> Tarea escrita: Transcribe sin cambios estas líneas de los datos que siguen: empieza en la línea que contiene "How far is point" y termina después de la que contiene "93.4 metres".

> Datos proporcionados:

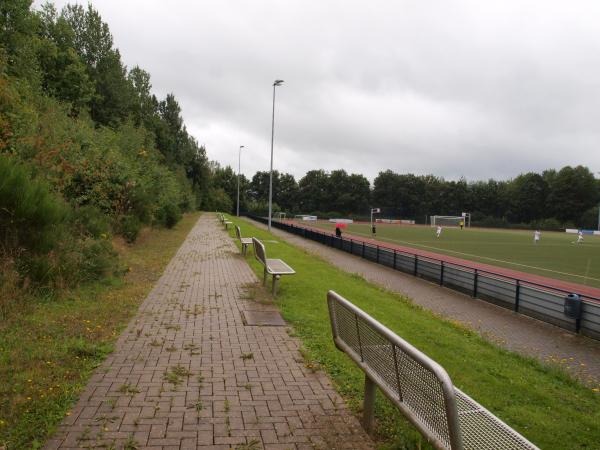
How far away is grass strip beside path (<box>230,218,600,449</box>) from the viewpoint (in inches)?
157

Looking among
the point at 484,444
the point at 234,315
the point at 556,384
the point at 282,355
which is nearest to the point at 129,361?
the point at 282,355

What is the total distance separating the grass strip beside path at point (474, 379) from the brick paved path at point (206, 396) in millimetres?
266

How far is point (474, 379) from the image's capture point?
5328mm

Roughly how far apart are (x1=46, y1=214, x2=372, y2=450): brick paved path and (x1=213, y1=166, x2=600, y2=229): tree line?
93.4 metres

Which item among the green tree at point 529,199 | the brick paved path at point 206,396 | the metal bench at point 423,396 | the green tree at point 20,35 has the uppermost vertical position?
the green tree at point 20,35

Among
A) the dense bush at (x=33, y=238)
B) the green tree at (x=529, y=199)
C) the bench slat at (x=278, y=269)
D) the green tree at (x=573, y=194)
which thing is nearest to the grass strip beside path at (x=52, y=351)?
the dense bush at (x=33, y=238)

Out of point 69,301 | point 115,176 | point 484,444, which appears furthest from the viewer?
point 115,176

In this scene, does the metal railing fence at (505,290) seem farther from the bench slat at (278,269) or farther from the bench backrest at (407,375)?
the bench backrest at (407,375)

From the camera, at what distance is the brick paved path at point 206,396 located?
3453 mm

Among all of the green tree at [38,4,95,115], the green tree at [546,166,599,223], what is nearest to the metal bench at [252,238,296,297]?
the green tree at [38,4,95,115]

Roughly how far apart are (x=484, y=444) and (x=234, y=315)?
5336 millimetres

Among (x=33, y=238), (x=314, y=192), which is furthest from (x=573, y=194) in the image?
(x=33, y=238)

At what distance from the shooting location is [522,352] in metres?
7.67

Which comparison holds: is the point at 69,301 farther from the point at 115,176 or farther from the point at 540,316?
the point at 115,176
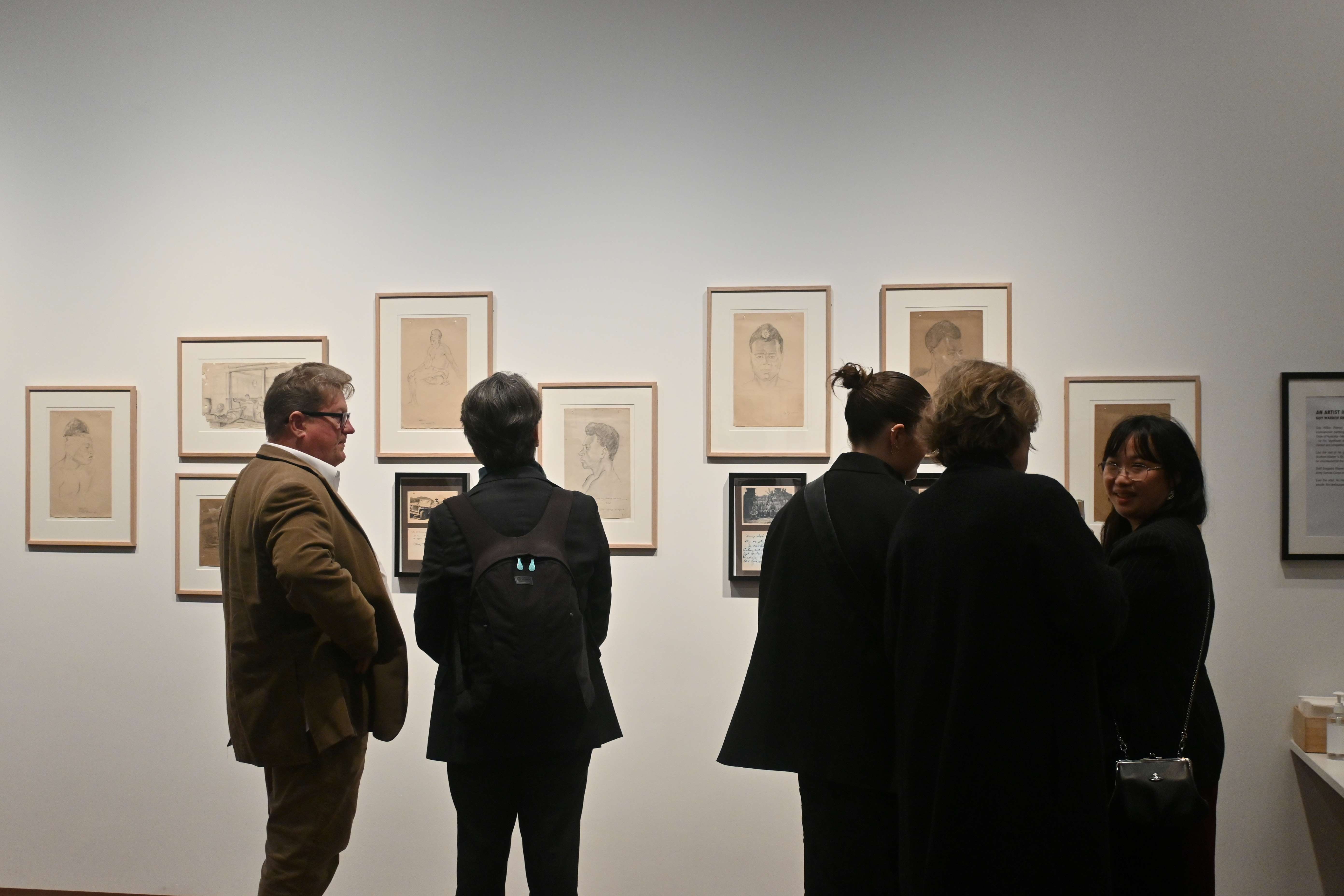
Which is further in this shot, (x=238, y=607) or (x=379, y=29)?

> Respuesta del ejercicio:
How far is point (474, 379) from the image's capture point?
5328mm

Roughly how far apart are (x1=46, y1=214, x2=372, y2=450): brick paved path and (x1=213, y1=166, x2=600, y2=229): tree line?
93.4 metres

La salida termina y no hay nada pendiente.